With Twitter in ruins, the SpaceX Starship program grounded, and Tesla facing renewed scrutiny over the dangers of its Autopilot software, Elon Musk has now set his sights on his next big venture: an AI company whose stated goal is nothing less than to "understand reality."
This does appear to be a serious enterprise. The team at xAI, as the company is known, is made up of veterans of DeepMind, OpenAI, Google, Microsoft, Tesla, and the University of Toronto. It's headed up by Musk, of course, and is being advised by Dan Hendrycks, director of the Center for AI Safety, the group that in May asked someone to please do something about AI before we're all totally hosed.
The xAI website says the new company is separate from X Corp, the company Musk established earlier this year as a successor to Twitter, "but will work closely with X (Twitter), Tesla, and other companies to make progress towards our mission."
Musk has previously mused about wading into the murky waters of artificial intelligence: in April, he said he was working on TruthGPT, which he described as "a maximum truth-seeking AI that tries to understand the nature of the universe." We weren't entirely certain how serious he was at the time, but apparently he's more committed to his AI plan than he was to buying Twitter.
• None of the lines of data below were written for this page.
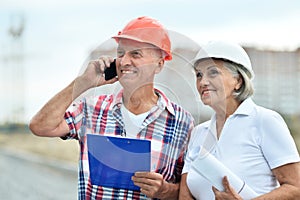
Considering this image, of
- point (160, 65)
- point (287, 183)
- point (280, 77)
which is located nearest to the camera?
point (287, 183)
While the xAI leadership team seems like it's mostly a collection of respectable figures in the field, Musk himself is unsurprisingly sending what could politely be called mixed signals in that regard.
The xAI website says interested followers will be able to "meet the team and ask us questions" in a Twitter Spaces chat set for July 14. As for why Musk revealed the company today, three days ahead of the big online showcase, apparently it's for essentially the same reason he insisted on SpaceX launching Starship on April 20 despite the fact that systems weren't fully ready: He thought it would be clever.